ReplyDeleteHey Jennifer - this is a really interesting way of looking at this type of narrator in Braddon. Encountering that seemingly randomly placed "I" in similar texts to Lady Audley's Secret, I've never thought of an opposition of voice that perhaps produced two distinct narrators (rather often patching together the first and third person omniscient voices). It's compelling to consider the possibility of competing narrators. The only thing I'm unsure of is the conclusion you make about the "real birth of the subject." Is this subject the character Lady Audley in the novel?
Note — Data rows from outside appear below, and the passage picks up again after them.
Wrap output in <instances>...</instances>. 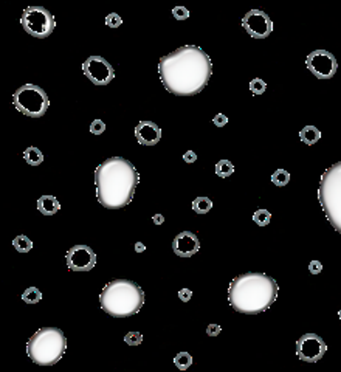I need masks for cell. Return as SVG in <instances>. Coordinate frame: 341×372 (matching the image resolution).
<instances>
[{
    "label": "cell",
    "instance_id": "19",
    "mask_svg": "<svg viewBox=\"0 0 341 372\" xmlns=\"http://www.w3.org/2000/svg\"><path fill=\"white\" fill-rule=\"evenodd\" d=\"M13 247L16 248V251H19V253H28V251H31V248H33V242H31V239H30L28 236L19 234V236L14 237Z\"/></svg>",
    "mask_w": 341,
    "mask_h": 372
},
{
    "label": "cell",
    "instance_id": "5",
    "mask_svg": "<svg viewBox=\"0 0 341 372\" xmlns=\"http://www.w3.org/2000/svg\"><path fill=\"white\" fill-rule=\"evenodd\" d=\"M67 337L58 327H42L27 343V355L39 366H53L64 357Z\"/></svg>",
    "mask_w": 341,
    "mask_h": 372
},
{
    "label": "cell",
    "instance_id": "3",
    "mask_svg": "<svg viewBox=\"0 0 341 372\" xmlns=\"http://www.w3.org/2000/svg\"><path fill=\"white\" fill-rule=\"evenodd\" d=\"M279 285L264 273H244L236 276L228 287V301L236 312L257 315L268 310L278 298Z\"/></svg>",
    "mask_w": 341,
    "mask_h": 372
},
{
    "label": "cell",
    "instance_id": "14",
    "mask_svg": "<svg viewBox=\"0 0 341 372\" xmlns=\"http://www.w3.org/2000/svg\"><path fill=\"white\" fill-rule=\"evenodd\" d=\"M172 250L179 257H191L200 250V241L192 231H182L174 237Z\"/></svg>",
    "mask_w": 341,
    "mask_h": 372
},
{
    "label": "cell",
    "instance_id": "12",
    "mask_svg": "<svg viewBox=\"0 0 341 372\" xmlns=\"http://www.w3.org/2000/svg\"><path fill=\"white\" fill-rule=\"evenodd\" d=\"M242 27L254 39H267L273 33V22L262 9H250L242 17Z\"/></svg>",
    "mask_w": 341,
    "mask_h": 372
},
{
    "label": "cell",
    "instance_id": "28",
    "mask_svg": "<svg viewBox=\"0 0 341 372\" xmlns=\"http://www.w3.org/2000/svg\"><path fill=\"white\" fill-rule=\"evenodd\" d=\"M106 130V124L102 120H93L92 124H90V132L93 133V135H102Z\"/></svg>",
    "mask_w": 341,
    "mask_h": 372
},
{
    "label": "cell",
    "instance_id": "22",
    "mask_svg": "<svg viewBox=\"0 0 341 372\" xmlns=\"http://www.w3.org/2000/svg\"><path fill=\"white\" fill-rule=\"evenodd\" d=\"M42 299V292L37 287H28L27 290L22 293V301L27 304H37Z\"/></svg>",
    "mask_w": 341,
    "mask_h": 372
},
{
    "label": "cell",
    "instance_id": "15",
    "mask_svg": "<svg viewBox=\"0 0 341 372\" xmlns=\"http://www.w3.org/2000/svg\"><path fill=\"white\" fill-rule=\"evenodd\" d=\"M135 137L143 146H155L161 140V129L152 121H140L135 126Z\"/></svg>",
    "mask_w": 341,
    "mask_h": 372
},
{
    "label": "cell",
    "instance_id": "31",
    "mask_svg": "<svg viewBox=\"0 0 341 372\" xmlns=\"http://www.w3.org/2000/svg\"><path fill=\"white\" fill-rule=\"evenodd\" d=\"M323 272V264L319 262V261H310V264H309V273H312V275H319Z\"/></svg>",
    "mask_w": 341,
    "mask_h": 372
},
{
    "label": "cell",
    "instance_id": "23",
    "mask_svg": "<svg viewBox=\"0 0 341 372\" xmlns=\"http://www.w3.org/2000/svg\"><path fill=\"white\" fill-rule=\"evenodd\" d=\"M174 365L175 368H179L180 371H186L192 365V357L188 352H180L174 357Z\"/></svg>",
    "mask_w": 341,
    "mask_h": 372
},
{
    "label": "cell",
    "instance_id": "27",
    "mask_svg": "<svg viewBox=\"0 0 341 372\" xmlns=\"http://www.w3.org/2000/svg\"><path fill=\"white\" fill-rule=\"evenodd\" d=\"M124 343L129 346H140L143 343V335L140 332H129L124 337Z\"/></svg>",
    "mask_w": 341,
    "mask_h": 372
},
{
    "label": "cell",
    "instance_id": "11",
    "mask_svg": "<svg viewBox=\"0 0 341 372\" xmlns=\"http://www.w3.org/2000/svg\"><path fill=\"white\" fill-rule=\"evenodd\" d=\"M326 350L327 344L316 334H304L296 341V355L306 363H316L324 357Z\"/></svg>",
    "mask_w": 341,
    "mask_h": 372
},
{
    "label": "cell",
    "instance_id": "34",
    "mask_svg": "<svg viewBox=\"0 0 341 372\" xmlns=\"http://www.w3.org/2000/svg\"><path fill=\"white\" fill-rule=\"evenodd\" d=\"M179 298H180V301L188 303L189 299L192 298V292L189 290V288H182V290L179 292Z\"/></svg>",
    "mask_w": 341,
    "mask_h": 372
},
{
    "label": "cell",
    "instance_id": "8",
    "mask_svg": "<svg viewBox=\"0 0 341 372\" xmlns=\"http://www.w3.org/2000/svg\"><path fill=\"white\" fill-rule=\"evenodd\" d=\"M20 25L36 39L48 37L56 28V19L44 6H28L20 16Z\"/></svg>",
    "mask_w": 341,
    "mask_h": 372
},
{
    "label": "cell",
    "instance_id": "21",
    "mask_svg": "<svg viewBox=\"0 0 341 372\" xmlns=\"http://www.w3.org/2000/svg\"><path fill=\"white\" fill-rule=\"evenodd\" d=\"M192 210L197 214H206L213 210V200L208 197H197L192 202Z\"/></svg>",
    "mask_w": 341,
    "mask_h": 372
},
{
    "label": "cell",
    "instance_id": "17",
    "mask_svg": "<svg viewBox=\"0 0 341 372\" xmlns=\"http://www.w3.org/2000/svg\"><path fill=\"white\" fill-rule=\"evenodd\" d=\"M299 140H301L307 146H313L315 143H318L321 140V132L319 129H316L315 126H306L304 129H301L299 132Z\"/></svg>",
    "mask_w": 341,
    "mask_h": 372
},
{
    "label": "cell",
    "instance_id": "37",
    "mask_svg": "<svg viewBox=\"0 0 341 372\" xmlns=\"http://www.w3.org/2000/svg\"><path fill=\"white\" fill-rule=\"evenodd\" d=\"M144 250H146V247H144L143 242H137V244H135V251H137V253H143Z\"/></svg>",
    "mask_w": 341,
    "mask_h": 372
},
{
    "label": "cell",
    "instance_id": "33",
    "mask_svg": "<svg viewBox=\"0 0 341 372\" xmlns=\"http://www.w3.org/2000/svg\"><path fill=\"white\" fill-rule=\"evenodd\" d=\"M220 332H222V327L219 324H210L206 327V335L208 337H217Z\"/></svg>",
    "mask_w": 341,
    "mask_h": 372
},
{
    "label": "cell",
    "instance_id": "2",
    "mask_svg": "<svg viewBox=\"0 0 341 372\" xmlns=\"http://www.w3.org/2000/svg\"><path fill=\"white\" fill-rule=\"evenodd\" d=\"M140 183L135 166L123 157H110L95 169L96 199L106 210H121L127 206Z\"/></svg>",
    "mask_w": 341,
    "mask_h": 372
},
{
    "label": "cell",
    "instance_id": "30",
    "mask_svg": "<svg viewBox=\"0 0 341 372\" xmlns=\"http://www.w3.org/2000/svg\"><path fill=\"white\" fill-rule=\"evenodd\" d=\"M172 16L177 20H186L189 17V9L185 6H175L172 9Z\"/></svg>",
    "mask_w": 341,
    "mask_h": 372
},
{
    "label": "cell",
    "instance_id": "29",
    "mask_svg": "<svg viewBox=\"0 0 341 372\" xmlns=\"http://www.w3.org/2000/svg\"><path fill=\"white\" fill-rule=\"evenodd\" d=\"M106 25L110 27V28H118V27L123 25V19L118 14H115V13H110L106 17Z\"/></svg>",
    "mask_w": 341,
    "mask_h": 372
},
{
    "label": "cell",
    "instance_id": "24",
    "mask_svg": "<svg viewBox=\"0 0 341 372\" xmlns=\"http://www.w3.org/2000/svg\"><path fill=\"white\" fill-rule=\"evenodd\" d=\"M288 182H290V174H288L285 169H278L272 175V183L275 186H279V188L288 185Z\"/></svg>",
    "mask_w": 341,
    "mask_h": 372
},
{
    "label": "cell",
    "instance_id": "7",
    "mask_svg": "<svg viewBox=\"0 0 341 372\" xmlns=\"http://www.w3.org/2000/svg\"><path fill=\"white\" fill-rule=\"evenodd\" d=\"M14 107L30 118H40L45 115V112L50 107L48 95L34 84H25L19 87L13 95Z\"/></svg>",
    "mask_w": 341,
    "mask_h": 372
},
{
    "label": "cell",
    "instance_id": "6",
    "mask_svg": "<svg viewBox=\"0 0 341 372\" xmlns=\"http://www.w3.org/2000/svg\"><path fill=\"white\" fill-rule=\"evenodd\" d=\"M318 202L332 228L341 234V161L327 168L321 175Z\"/></svg>",
    "mask_w": 341,
    "mask_h": 372
},
{
    "label": "cell",
    "instance_id": "13",
    "mask_svg": "<svg viewBox=\"0 0 341 372\" xmlns=\"http://www.w3.org/2000/svg\"><path fill=\"white\" fill-rule=\"evenodd\" d=\"M67 267L75 273L92 272L96 265V254L87 245H75L65 254Z\"/></svg>",
    "mask_w": 341,
    "mask_h": 372
},
{
    "label": "cell",
    "instance_id": "16",
    "mask_svg": "<svg viewBox=\"0 0 341 372\" xmlns=\"http://www.w3.org/2000/svg\"><path fill=\"white\" fill-rule=\"evenodd\" d=\"M37 210L44 216H55L61 210V203L53 195H42L37 200Z\"/></svg>",
    "mask_w": 341,
    "mask_h": 372
},
{
    "label": "cell",
    "instance_id": "18",
    "mask_svg": "<svg viewBox=\"0 0 341 372\" xmlns=\"http://www.w3.org/2000/svg\"><path fill=\"white\" fill-rule=\"evenodd\" d=\"M24 160L30 164V166H39L40 163L44 161V154L40 152V149L30 146L24 151Z\"/></svg>",
    "mask_w": 341,
    "mask_h": 372
},
{
    "label": "cell",
    "instance_id": "36",
    "mask_svg": "<svg viewBox=\"0 0 341 372\" xmlns=\"http://www.w3.org/2000/svg\"><path fill=\"white\" fill-rule=\"evenodd\" d=\"M152 220H154V223H155V225H163V223H164V216H161V214H155V216L152 217Z\"/></svg>",
    "mask_w": 341,
    "mask_h": 372
},
{
    "label": "cell",
    "instance_id": "9",
    "mask_svg": "<svg viewBox=\"0 0 341 372\" xmlns=\"http://www.w3.org/2000/svg\"><path fill=\"white\" fill-rule=\"evenodd\" d=\"M307 70L318 79L334 78L338 70L337 58L327 50H313L306 58Z\"/></svg>",
    "mask_w": 341,
    "mask_h": 372
},
{
    "label": "cell",
    "instance_id": "38",
    "mask_svg": "<svg viewBox=\"0 0 341 372\" xmlns=\"http://www.w3.org/2000/svg\"><path fill=\"white\" fill-rule=\"evenodd\" d=\"M338 318H340V319H341V309H340V310H338Z\"/></svg>",
    "mask_w": 341,
    "mask_h": 372
},
{
    "label": "cell",
    "instance_id": "20",
    "mask_svg": "<svg viewBox=\"0 0 341 372\" xmlns=\"http://www.w3.org/2000/svg\"><path fill=\"white\" fill-rule=\"evenodd\" d=\"M234 172V164L230 161V160H220V161H217V164H216V174H217V177H220V179H226V177H230V175Z\"/></svg>",
    "mask_w": 341,
    "mask_h": 372
},
{
    "label": "cell",
    "instance_id": "26",
    "mask_svg": "<svg viewBox=\"0 0 341 372\" xmlns=\"http://www.w3.org/2000/svg\"><path fill=\"white\" fill-rule=\"evenodd\" d=\"M250 90L253 95H264L267 90V82L261 78H254L250 81Z\"/></svg>",
    "mask_w": 341,
    "mask_h": 372
},
{
    "label": "cell",
    "instance_id": "10",
    "mask_svg": "<svg viewBox=\"0 0 341 372\" xmlns=\"http://www.w3.org/2000/svg\"><path fill=\"white\" fill-rule=\"evenodd\" d=\"M82 71L90 82L98 87H106L115 79V70L104 58L89 56L82 62Z\"/></svg>",
    "mask_w": 341,
    "mask_h": 372
},
{
    "label": "cell",
    "instance_id": "4",
    "mask_svg": "<svg viewBox=\"0 0 341 372\" xmlns=\"http://www.w3.org/2000/svg\"><path fill=\"white\" fill-rule=\"evenodd\" d=\"M143 288L130 279H115L104 285L99 295V304L113 318H129L138 313L144 306Z\"/></svg>",
    "mask_w": 341,
    "mask_h": 372
},
{
    "label": "cell",
    "instance_id": "1",
    "mask_svg": "<svg viewBox=\"0 0 341 372\" xmlns=\"http://www.w3.org/2000/svg\"><path fill=\"white\" fill-rule=\"evenodd\" d=\"M213 62L205 50L185 45L161 56L158 76L163 87L175 96H194L200 93L211 79Z\"/></svg>",
    "mask_w": 341,
    "mask_h": 372
},
{
    "label": "cell",
    "instance_id": "35",
    "mask_svg": "<svg viewBox=\"0 0 341 372\" xmlns=\"http://www.w3.org/2000/svg\"><path fill=\"white\" fill-rule=\"evenodd\" d=\"M183 161L185 163H194V161H197V154L195 152H192V151H186L185 154H183Z\"/></svg>",
    "mask_w": 341,
    "mask_h": 372
},
{
    "label": "cell",
    "instance_id": "25",
    "mask_svg": "<svg viewBox=\"0 0 341 372\" xmlns=\"http://www.w3.org/2000/svg\"><path fill=\"white\" fill-rule=\"evenodd\" d=\"M272 220V213L267 210H257L253 214V222L259 226H267Z\"/></svg>",
    "mask_w": 341,
    "mask_h": 372
},
{
    "label": "cell",
    "instance_id": "32",
    "mask_svg": "<svg viewBox=\"0 0 341 372\" xmlns=\"http://www.w3.org/2000/svg\"><path fill=\"white\" fill-rule=\"evenodd\" d=\"M213 123L216 124L217 127H223V126L228 124V117L223 115V113H217V115L213 118Z\"/></svg>",
    "mask_w": 341,
    "mask_h": 372
}]
</instances>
If so, I find it problematic that there is no first-person narration from that character, as occurs in Wen Ho Lee's memoir. I realize that you distinguish between a memoir and novel, however I don't follow how the subject is formed by suspicious narration when that narration is in no part her own.
ReplyDeleteHi Jennifer. One of the profound observations your post makes is the anxiety coinciding with the desire to fill the gap separating narrator from "'fact' of the narrative." Readers abhor a void just as much as nature does; and this puts fact production to work. To me, you make a convincing case that Lye's article is a crucial text for understanding subject formation in _Lady Audley's Secret_.